> **REQUIREMENT A**
According to the Ceph quickstart notes below, which ceph-deploy version was installed by default before the upgrade?

##### TEXT BLOCK

Ceph Cluster Updates to Quickstart Guide

Refer to the ceph quick start guide for the preflight checklist and then storage cluster quick start and make changes mentioned here:

Note: Might not need the initial 2 steps for subscription manager and EPEL repo.

  1. Update yum before updating/ installing other packages. If you don’t get the latest version of ceph-deploy (2.0), use this method to update it to the latest version of 1.5. I got 1.5.37 by default but upgraded it to 1.5.39 to solve a few issues while creating OSDs.

    wget http://download.ceph.com/rpm-luminous/el7/noarch/ceph-deploy-1.5.39-0.noarch.rpm
    rpm -Uvh ceph-deploy-1.5.39-0.noarch.rpm --nodeps
    
  2. Make sure to update NTP services and change time zone to EST on all nodes including admin.

    ssh user@ceph-server
    sudo useradd -d /home/{username} -m {username}
    sudo passwd {username}
    
    • Replace “user” with the OS name of node like centos and ceph-server with IP address of that node.

##########

> **REQUIREMENT B**
Reproduce the entries verbatim, from the first line of the entries through the line containing "(120, 238), (133, 284)", and omit the pictures.

##### GIVEN RECORDS

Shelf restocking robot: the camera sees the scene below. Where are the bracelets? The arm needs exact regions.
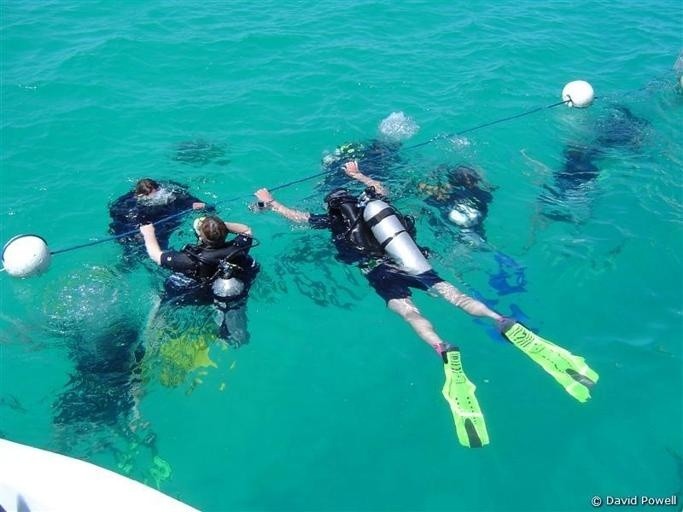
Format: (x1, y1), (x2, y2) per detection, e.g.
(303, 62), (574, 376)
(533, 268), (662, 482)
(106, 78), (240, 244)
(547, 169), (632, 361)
(265, 198), (274, 207)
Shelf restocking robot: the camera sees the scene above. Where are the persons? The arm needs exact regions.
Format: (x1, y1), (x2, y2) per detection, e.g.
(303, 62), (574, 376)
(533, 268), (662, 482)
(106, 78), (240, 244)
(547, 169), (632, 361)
(99, 178), (216, 276)
(138, 215), (254, 345)
(252, 161), (600, 451)
(415, 167), (493, 255)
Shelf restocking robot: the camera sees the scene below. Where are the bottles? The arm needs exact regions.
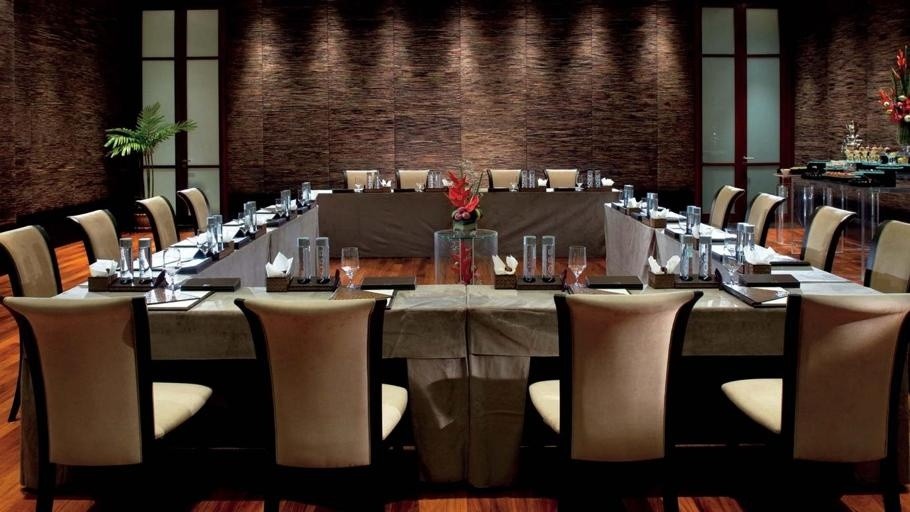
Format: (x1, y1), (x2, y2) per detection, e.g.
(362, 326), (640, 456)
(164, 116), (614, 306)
(687, 205), (694, 232)
(522, 170), (528, 189)
(699, 236), (712, 280)
(138, 238), (152, 282)
(541, 236), (555, 283)
(435, 172), (440, 188)
(207, 216), (219, 256)
(246, 202), (257, 234)
(281, 191), (287, 214)
(298, 237), (311, 282)
(523, 235), (536, 283)
(588, 170), (593, 188)
(646, 192), (651, 219)
(307, 182), (311, 201)
(529, 170), (535, 189)
(624, 184), (634, 208)
(374, 172), (379, 190)
(649, 193), (658, 213)
(681, 235), (692, 280)
(736, 222), (748, 266)
(213, 215), (224, 253)
(286, 189), (291, 210)
(428, 172), (434, 190)
(303, 184), (307, 204)
(367, 173), (373, 190)
(691, 208), (700, 238)
(744, 225), (754, 251)
(595, 170), (600, 189)
(316, 236), (330, 284)
(244, 204), (250, 234)
(120, 238), (133, 284)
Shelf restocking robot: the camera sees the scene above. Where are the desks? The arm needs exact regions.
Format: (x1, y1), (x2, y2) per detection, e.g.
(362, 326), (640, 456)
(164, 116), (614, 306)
(51, 283), (467, 495)
(116, 201), (320, 285)
(604, 201), (857, 284)
(309, 188), (622, 257)
(467, 271), (883, 494)
(775, 168), (910, 282)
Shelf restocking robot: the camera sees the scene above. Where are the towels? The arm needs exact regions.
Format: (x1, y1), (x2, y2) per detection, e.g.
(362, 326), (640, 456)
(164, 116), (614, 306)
(442, 178), (454, 186)
(601, 177), (615, 186)
(537, 177), (548, 186)
(742, 246), (777, 266)
(492, 255), (519, 275)
(265, 252), (293, 277)
(88, 258), (118, 278)
(649, 208), (669, 219)
(692, 223), (712, 239)
(647, 256), (681, 275)
(380, 179), (392, 187)
(626, 197), (643, 209)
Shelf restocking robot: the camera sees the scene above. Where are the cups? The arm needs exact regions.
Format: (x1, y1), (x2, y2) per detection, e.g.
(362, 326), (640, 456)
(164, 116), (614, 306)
(339, 247), (360, 291)
(620, 189), (627, 208)
(275, 198), (286, 218)
(678, 210), (689, 237)
(508, 177), (518, 192)
(162, 246), (182, 291)
(297, 190), (306, 207)
(575, 174), (584, 191)
(416, 183), (425, 191)
(567, 245), (587, 292)
(353, 174), (362, 193)
(196, 228), (209, 259)
(642, 197), (649, 212)
(238, 212), (249, 236)
(721, 242), (746, 288)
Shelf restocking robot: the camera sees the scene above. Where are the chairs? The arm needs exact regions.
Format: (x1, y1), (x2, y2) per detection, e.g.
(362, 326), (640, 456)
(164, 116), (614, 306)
(0, 296), (214, 512)
(137, 193), (180, 253)
(234, 295), (411, 512)
(529, 290), (706, 512)
(486, 168), (522, 191)
(744, 193), (785, 245)
(396, 170), (430, 189)
(344, 170), (380, 188)
(864, 220), (910, 293)
(68, 210), (123, 265)
(543, 168), (580, 190)
(708, 185), (745, 229)
(800, 206), (857, 271)
(0, 223), (62, 496)
(177, 186), (212, 235)
(723, 294), (910, 512)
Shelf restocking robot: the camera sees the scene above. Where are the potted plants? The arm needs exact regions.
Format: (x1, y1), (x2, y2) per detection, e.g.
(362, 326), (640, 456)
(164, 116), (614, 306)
(104, 103), (199, 229)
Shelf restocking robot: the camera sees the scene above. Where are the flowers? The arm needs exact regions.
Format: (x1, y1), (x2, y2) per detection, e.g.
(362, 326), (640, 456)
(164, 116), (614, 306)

##########

> **EXERCISE RESPONSE A**
Version 1.5.37.

> **EXERCISE RESPONSE B**
Shelf restocking robot: the camera sees the scene below. Where are the bracelets? The arm needs exact regions.
Format: (x1, y1), (x2, y2) per detection, e.g.
(303, 62), (574, 376)
(533, 268), (662, 482)
(106, 78), (240, 244)
(547, 169), (632, 361)
(265, 198), (274, 207)
Shelf restocking robot: the camera sees the scene above. Where are the persons? The arm needs exact regions.
Format: (x1, y1), (x2, y2) per detection, e.g.
(303, 62), (574, 376)
(533, 268), (662, 482)
(106, 78), (240, 244)
(547, 169), (632, 361)
(99, 178), (216, 276)
(138, 215), (254, 345)
(252, 161), (600, 451)
(415, 167), (493, 255)
Shelf restocking robot: the camera sees the scene below. Where are the bottles? The arm needs exact regions.
Format: (x1, y1), (x2, y2) per detection, e.g.
(362, 326), (640, 456)
(164, 116), (614, 306)
(687, 205), (694, 232)
(522, 170), (528, 189)
(699, 236), (712, 280)
(138, 238), (152, 282)
(541, 236), (555, 283)
(435, 172), (440, 188)
(207, 216), (219, 256)
(246, 202), (257, 234)
(281, 191), (287, 214)
(298, 237), (311, 282)
(523, 235), (536, 283)
(588, 170), (593, 188)
(646, 192), (651, 219)
(307, 182), (311, 201)
(529, 170), (535, 189)
(624, 184), (634, 208)
(374, 172), (379, 190)
(649, 193), (658, 213)
(681, 235), (692, 280)
(736, 222), (748, 266)
(213, 215), (224, 253)
(286, 189), (291, 210)
(428, 172), (434, 190)
(303, 184), (307, 204)
(367, 173), (373, 190)
(691, 208), (700, 238)
(744, 225), (754, 251)
(595, 170), (600, 189)
(316, 236), (330, 284)
(244, 204), (250, 234)
(120, 238), (133, 284)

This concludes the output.